New Delhi, October 12: The Delhi High Court has said that a wife's claim for separate residence in "justifiable situations" cannot be labelled as an act of cruelty to the husband, however, if he has chosen to be in a joint family with his parents, he cannot be forced to separate from the first day of his marriage “merely on the whims" of his wife. A division bench of Justice Suresh Kumar Kait and Justice Neena Bansal Krishna upheld a family court's order and dismissed the wife's appeal challenging its decision to grant divorce to the husband based on the grounds of cruelty and desertion under Section 13 (1)(ia) and (ib) of the Hindu Marriage Act, 1955.
The parties had married in January 2012 but separated after only three months
The parties had married in January 2012 but separated after only three months. The court said that there can be various justifiable situations such as differences with in-laws, work commitments, or differences of opinion, which may make a wife's demand for separate accommodation necessary for the survival of the marriage.
The claim for separate residence cannot be considered an act of cruelty
In such cases, the claim for separate residence cannot be considered an act of cruelty, it said. However, the court also stressed the importance of maintaining a delicate balance when the husband has chosen to live in a joint family with his parents. It said that both the husband and the wife have equal responsibilities toward their parents and each other.
The husband claimed that he was subjected to cruelty
The court noted that the marriage barely lasted three months and failed due to the denial of conjugal rights. The husband claimed that he was subjected to cruelty by the wife as she refused to settle in the matrimonial home where his parents were residing with him and that she, since beginning, started making a demand for separate accommodation.

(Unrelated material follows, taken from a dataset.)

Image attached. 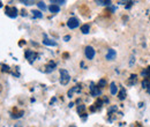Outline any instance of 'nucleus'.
Listing matches in <instances>:
<instances>
[{"instance_id":"b1692460","label":"nucleus","mask_w":150,"mask_h":127,"mask_svg":"<svg viewBox=\"0 0 150 127\" xmlns=\"http://www.w3.org/2000/svg\"><path fill=\"white\" fill-rule=\"evenodd\" d=\"M22 4H24V5H33L34 4V1H28V0H25V1H21Z\"/></svg>"},{"instance_id":"aec40b11","label":"nucleus","mask_w":150,"mask_h":127,"mask_svg":"<svg viewBox=\"0 0 150 127\" xmlns=\"http://www.w3.org/2000/svg\"><path fill=\"white\" fill-rule=\"evenodd\" d=\"M105 86H106V81H105V80H100V81L98 82V87H102V88H103V87H105Z\"/></svg>"},{"instance_id":"39448f33","label":"nucleus","mask_w":150,"mask_h":127,"mask_svg":"<svg viewBox=\"0 0 150 127\" xmlns=\"http://www.w3.org/2000/svg\"><path fill=\"white\" fill-rule=\"evenodd\" d=\"M23 113H24L23 110H19L18 108H13L12 109V117L13 118H20V117H22Z\"/></svg>"},{"instance_id":"412c9836","label":"nucleus","mask_w":150,"mask_h":127,"mask_svg":"<svg viewBox=\"0 0 150 127\" xmlns=\"http://www.w3.org/2000/svg\"><path fill=\"white\" fill-rule=\"evenodd\" d=\"M51 4H54V5H62V4H65V0H61V1H59V0H52L51 1Z\"/></svg>"},{"instance_id":"cd10ccee","label":"nucleus","mask_w":150,"mask_h":127,"mask_svg":"<svg viewBox=\"0 0 150 127\" xmlns=\"http://www.w3.org/2000/svg\"><path fill=\"white\" fill-rule=\"evenodd\" d=\"M69 127H76V126H74V125H72V126H69Z\"/></svg>"},{"instance_id":"5701e85b","label":"nucleus","mask_w":150,"mask_h":127,"mask_svg":"<svg viewBox=\"0 0 150 127\" xmlns=\"http://www.w3.org/2000/svg\"><path fill=\"white\" fill-rule=\"evenodd\" d=\"M132 127H143V125H142L141 123L136 121V123H134V124H133V126H132Z\"/></svg>"},{"instance_id":"423d86ee","label":"nucleus","mask_w":150,"mask_h":127,"mask_svg":"<svg viewBox=\"0 0 150 127\" xmlns=\"http://www.w3.org/2000/svg\"><path fill=\"white\" fill-rule=\"evenodd\" d=\"M86 57L88 59H93L95 57V50L91 46H87L86 48Z\"/></svg>"},{"instance_id":"2eb2a0df","label":"nucleus","mask_w":150,"mask_h":127,"mask_svg":"<svg viewBox=\"0 0 150 127\" xmlns=\"http://www.w3.org/2000/svg\"><path fill=\"white\" fill-rule=\"evenodd\" d=\"M90 89H91V94H93V95H98V94H99V90H98V89H96V87H95L94 84H91Z\"/></svg>"},{"instance_id":"f257e3e1","label":"nucleus","mask_w":150,"mask_h":127,"mask_svg":"<svg viewBox=\"0 0 150 127\" xmlns=\"http://www.w3.org/2000/svg\"><path fill=\"white\" fill-rule=\"evenodd\" d=\"M5 13L9 18H16L18 16V9L14 6H6L5 7Z\"/></svg>"},{"instance_id":"a211bd4d","label":"nucleus","mask_w":150,"mask_h":127,"mask_svg":"<svg viewBox=\"0 0 150 127\" xmlns=\"http://www.w3.org/2000/svg\"><path fill=\"white\" fill-rule=\"evenodd\" d=\"M38 7L40 8V9H43V11H45L46 9V6L44 5V2H42V1H39V2H37Z\"/></svg>"},{"instance_id":"6e6552de","label":"nucleus","mask_w":150,"mask_h":127,"mask_svg":"<svg viewBox=\"0 0 150 127\" xmlns=\"http://www.w3.org/2000/svg\"><path fill=\"white\" fill-rule=\"evenodd\" d=\"M115 57V51L114 50H109V52H108V55H106V59H109V60H112L113 58Z\"/></svg>"},{"instance_id":"393cba45","label":"nucleus","mask_w":150,"mask_h":127,"mask_svg":"<svg viewBox=\"0 0 150 127\" xmlns=\"http://www.w3.org/2000/svg\"><path fill=\"white\" fill-rule=\"evenodd\" d=\"M21 14H22L23 16H25V15H27V12H25L24 9H22V11H21Z\"/></svg>"},{"instance_id":"f03ea898","label":"nucleus","mask_w":150,"mask_h":127,"mask_svg":"<svg viewBox=\"0 0 150 127\" xmlns=\"http://www.w3.org/2000/svg\"><path fill=\"white\" fill-rule=\"evenodd\" d=\"M68 82H69V74H68L67 71L61 70L60 71V83L64 84V86H66Z\"/></svg>"},{"instance_id":"dca6fc26","label":"nucleus","mask_w":150,"mask_h":127,"mask_svg":"<svg viewBox=\"0 0 150 127\" xmlns=\"http://www.w3.org/2000/svg\"><path fill=\"white\" fill-rule=\"evenodd\" d=\"M125 97H126V91H125V89H121L120 92H119V98L120 99H124Z\"/></svg>"},{"instance_id":"4be33fe9","label":"nucleus","mask_w":150,"mask_h":127,"mask_svg":"<svg viewBox=\"0 0 150 127\" xmlns=\"http://www.w3.org/2000/svg\"><path fill=\"white\" fill-rule=\"evenodd\" d=\"M33 15L36 18H42V14L39 13V11H33Z\"/></svg>"},{"instance_id":"f8f14e48","label":"nucleus","mask_w":150,"mask_h":127,"mask_svg":"<svg viewBox=\"0 0 150 127\" xmlns=\"http://www.w3.org/2000/svg\"><path fill=\"white\" fill-rule=\"evenodd\" d=\"M25 57L31 61V60L35 58V53H34L33 51H27V52H25Z\"/></svg>"},{"instance_id":"7ed1b4c3","label":"nucleus","mask_w":150,"mask_h":127,"mask_svg":"<svg viewBox=\"0 0 150 127\" xmlns=\"http://www.w3.org/2000/svg\"><path fill=\"white\" fill-rule=\"evenodd\" d=\"M79 11H80V13H81L83 16H86V18L90 16V8H89V7H88L86 4L81 5V6L79 7Z\"/></svg>"},{"instance_id":"0eeeda50","label":"nucleus","mask_w":150,"mask_h":127,"mask_svg":"<svg viewBox=\"0 0 150 127\" xmlns=\"http://www.w3.org/2000/svg\"><path fill=\"white\" fill-rule=\"evenodd\" d=\"M77 112H79V114H80V116L84 117V116L87 114V112H86V106H84L83 104L79 105V106H77Z\"/></svg>"},{"instance_id":"ddd939ff","label":"nucleus","mask_w":150,"mask_h":127,"mask_svg":"<svg viewBox=\"0 0 150 127\" xmlns=\"http://www.w3.org/2000/svg\"><path fill=\"white\" fill-rule=\"evenodd\" d=\"M95 108H93V111H94L95 109H100V108H102V101H100V99H97V101H96V102H95Z\"/></svg>"},{"instance_id":"bb28decb","label":"nucleus","mask_w":150,"mask_h":127,"mask_svg":"<svg viewBox=\"0 0 150 127\" xmlns=\"http://www.w3.org/2000/svg\"><path fill=\"white\" fill-rule=\"evenodd\" d=\"M69 38H71L69 36H65V38H64V39H65V40H67V39H69Z\"/></svg>"},{"instance_id":"f3484780","label":"nucleus","mask_w":150,"mask_h":127,"mask_svg":"<svg viewBox=\"0 0 150 127\" xmlns=\"http://www.w3.org/2000/svg\"><path fill=\"white\" fill-rule=\"evenodd\" d=\"M111 94L115 95L117 94V87H115V83H111Z\"/></svg>"},{"instance_id":"6ab92c4d","label":"nucleus","mask_w":150,"mask_h":127,"mask_svg":"<svg viewBox=\"0 0 150 127\" xmlns=\"http://www.w3.org/2000/svg\"><path fill=\"white\" fill-rule=\"evenodd\" d=\"M43 42H44L45 44H47V45H56V43H54V42H51V40H50V39H47V38H45Z\"/></svg>"},{"instance_id":"a878e982","label":"nucleus","mask_w":150,"mask_h":127,"mask_svg":"<svg viewBox=\"0 0 150 127\" xmlns=\"http://www.w3.org/2000/svg\"><path fill=\"white\" fill-rule=\"evenodd\" d=\"M68 53H67V52H66V53H64V58H68Z\"/></svg>"},{"instance_id":"9d476101","label":"nucleus","mask_w":150,"mask_h":127,"mask_svg":"<svg viewBox=\"0 0 150 127\" xmlns=\"http://www.w3.org/2000/svg\"><path fill=\"white\" fill-rule=\"evenodd\" d=\"M89 30H90L89 24H83V26L81 27V31H82L83 34H88V33H89Z\"/></svg>"},{"instance_id":"1a4fd4ad","label":"nucleus","mask_w":150,"mask_h":127,"mask_svg":"<svg viewBox=\"0 0 150 127\" xmlns=\"http://www.w3.org/2000/svg\"><path fill=\"white\" fill-rule=\"evenodd\" d=\"M59 6L58 5H54V4H51V6H50V11H51V13H58L59 12Z\"/></svg>"},{"instance_id":"4468645a","label":"nucleus","mask_w":150,"mask_h":127,"mask_svg":"<svg viewBox=\"0 0 150 127\" xmlns=\"http://www.w3.org/2000/svg\"><path fill=\"white\" fill-rule=\"evenodd\" d=\"M96 2H97L98 5H108V6L111 4L110 0H108V1H105V0H98V1H96Z\"/></svg>"},{"instance_id":"9b49d317","label":"nucleus","mask_w":150,"mask_h":127,"mask_svg":"<svg viewBox=\"0 0 150 127\" xmlns=\"http://www.w3.org/2000/svg\"><path fill=\"white\" fill-rule=\"evenodd\" d=\"M143 88H149L150 87V77H144L143 82H142Z\"/></svg>"},{"instance_id":"20e7f679","label":"nucleus","mask_w":150,"mask_h":127,"mask_svg":"<svg viewBox=\"0 0 150 127\" xmlns=\"http://www.w3.org/2000/svg\"><path fill=\"white\" fill-rule=\"evenodd\" d=\"M67 26L71 28V29H75L79 27V20L75 18H71L67 22Z\"/></svg>"}]
</instances>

The wife was not able to justify her claim for separate residence
The bench said that the wife was not able to justify her claim for separate residence. The court said that matrimonial relationships require nurturing, care, compassion, cooperation, and adjustments to flourish into a healthy conjugal relationship. In this case, the wife left the matrimonial home after just three months of marriage, and none of the grounds claimed by her were supported by evidence. The court concluded that the wife had withdrawn from her relationship with the husband without reason and had no intention of resuming it.